Al Fayed survivors urge Harrods not to share their data with abuser’s estate
The central staircase in Harrods | Getty Images/Sylvain Sonnet

When Harrods announced it would open a redress scheme to compensate survivors of abuse by the luxury London department store’s former owner, Mohamad Al Fayed, it received praise and positive press coverage for its actions.

As a network of survivors, we have been shocked and dismayed by Harrods’ approach to redress. Its scheme is not just inadequate, it forces survivors to trade safety for compensation, and risks undermining criminal justice in the UK and France, where Al Fayed’s family still own the luxury Ritz Paris hotel.

Multiple women raised allegations against Al Fayed during his lifetime. It was not until a BBC broadcast in September 2024 – a year after his death aged 94 – that the scale and systemic nature of the abuse became clear.
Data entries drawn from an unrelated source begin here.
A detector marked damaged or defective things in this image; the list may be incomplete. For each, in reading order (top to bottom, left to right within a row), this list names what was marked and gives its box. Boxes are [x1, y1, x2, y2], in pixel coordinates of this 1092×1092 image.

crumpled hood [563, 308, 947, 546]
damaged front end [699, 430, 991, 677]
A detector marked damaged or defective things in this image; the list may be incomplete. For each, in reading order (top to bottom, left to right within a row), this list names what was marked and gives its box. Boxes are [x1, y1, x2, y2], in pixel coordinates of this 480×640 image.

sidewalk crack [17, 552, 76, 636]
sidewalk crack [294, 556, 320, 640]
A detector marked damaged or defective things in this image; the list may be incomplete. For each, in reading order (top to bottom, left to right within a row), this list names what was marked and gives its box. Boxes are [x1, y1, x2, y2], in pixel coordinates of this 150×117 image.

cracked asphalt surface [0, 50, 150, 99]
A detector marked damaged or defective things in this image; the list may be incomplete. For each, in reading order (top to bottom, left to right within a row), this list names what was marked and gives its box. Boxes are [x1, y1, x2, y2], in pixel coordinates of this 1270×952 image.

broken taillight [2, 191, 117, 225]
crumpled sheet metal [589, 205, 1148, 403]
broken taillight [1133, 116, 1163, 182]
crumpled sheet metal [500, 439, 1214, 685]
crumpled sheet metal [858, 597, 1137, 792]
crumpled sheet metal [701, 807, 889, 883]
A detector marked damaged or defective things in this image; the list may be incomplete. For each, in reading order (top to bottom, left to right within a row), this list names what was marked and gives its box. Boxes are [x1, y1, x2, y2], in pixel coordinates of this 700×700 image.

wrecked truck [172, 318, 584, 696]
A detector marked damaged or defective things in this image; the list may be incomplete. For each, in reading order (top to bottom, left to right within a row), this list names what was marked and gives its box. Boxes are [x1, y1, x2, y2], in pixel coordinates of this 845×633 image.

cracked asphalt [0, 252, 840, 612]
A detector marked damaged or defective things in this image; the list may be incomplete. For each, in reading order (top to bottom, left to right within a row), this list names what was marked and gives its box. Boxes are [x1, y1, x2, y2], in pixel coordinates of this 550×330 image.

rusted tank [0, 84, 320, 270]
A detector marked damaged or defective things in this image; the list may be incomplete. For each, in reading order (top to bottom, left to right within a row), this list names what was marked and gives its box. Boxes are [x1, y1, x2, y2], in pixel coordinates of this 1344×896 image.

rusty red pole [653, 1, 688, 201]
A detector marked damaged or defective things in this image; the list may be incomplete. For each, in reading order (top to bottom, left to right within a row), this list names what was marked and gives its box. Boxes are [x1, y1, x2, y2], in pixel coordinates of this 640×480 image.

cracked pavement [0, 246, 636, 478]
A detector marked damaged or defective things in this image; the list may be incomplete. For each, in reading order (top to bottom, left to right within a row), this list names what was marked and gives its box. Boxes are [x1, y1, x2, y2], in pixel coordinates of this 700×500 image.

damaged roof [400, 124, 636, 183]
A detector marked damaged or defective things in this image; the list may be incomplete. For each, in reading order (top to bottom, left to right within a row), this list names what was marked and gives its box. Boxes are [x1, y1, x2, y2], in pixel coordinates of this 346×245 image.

What happened at Harrods under Al Fayed was organised trafficking. As openDemocracy has reported, women were recruited to non-existent jobs within the institution in order to be abused. It took a system to allow one man to abuse hundreds of women with impunity for decades.

After the BBC documentary aired, more women came forward. A year later, London’s Metropolitan Police confirmed that 146 survivors had reported crimes against Al Fayed. In response, Harrods’ current owners, the Qatar Investment Authority, which bought the company in a 2010 deal reportedly worth £1.5bn, launched a redress scheme in March 2025.

Under the scheme, Harrods offers survivors two options: a medical pathway that leads to higher levels of compensation but requires them to hand over personal medical data, or a non-medical pathway, where a lower level of disclosure is required in exchange for a lower level of compensation.

The scheme is run privately by Harrods and its lawyers, with no state or independent oversight.

We at No One Above, an independent advocacy project led by survivors of exploitation and trafficking at Al Fayed-controlled organisations, believe Harrods’ approach undermines criminal justice. We are seeking protection from the police and the courts to safeguard access to evidence while criminal investigations and inquiries are ongoing.

Al Fayed’s victims say compensation scheme ignores ‘trafficking’ by Harrods
Revealed: Survivors say Harrods’ structure enabled sexual abuse, with staff involved in trafficking women to Al Fayed

At the centre of the problem is a quiet update to the redress scheme’s terms made in October 2025. Survivors are now required to agree to Harrods sharing their personal “information and documentation” with “third parties and/or their legal representatives, for the purpose of enabling Harrods to pursue a claim against that third party”.

That third party is the Al Fayed estate and its executors, whom the Financial Times reported to be his widow, Heini, and two of their children, Jasmine and Camilla. Survivors and their lawyers understand that Harrods’ settlement approach is closely tied to its ability to pursue contribution claims against the estate.

This revision means women who applied for compensation in good faith and agreed to provide their personal information have learned that their sensitive data may be used in a process overseen by close family members of a serial rapist and sex trafficker.

To make matters worse, the executors could be called as witnesses in a criminal court; it is not unusual for perpetrators’ families to be questioned in cases involving organised sexual exploitation, regardless of whether they themselves are accused of wrongdoing. People who may later give evidence having previously accessed, directly or indirectly, survivor evidence is a fundamental conflict.

Many survivors feel the change leaves them with only two options: to seek redress and surrender all control of their data and evidence, or not.

A spokesperson for Harrods said the company has already settled several claims with survivors and continues to do so. They added: “Harrods is continuing to consider what further action it may take to recover some or all of its outlay from the estate. Depending on what steps Harrods decides to take, it may be required by law to provide details of settled claims to the estate pursuant, and always subject to, the court rules and GDPR considerations.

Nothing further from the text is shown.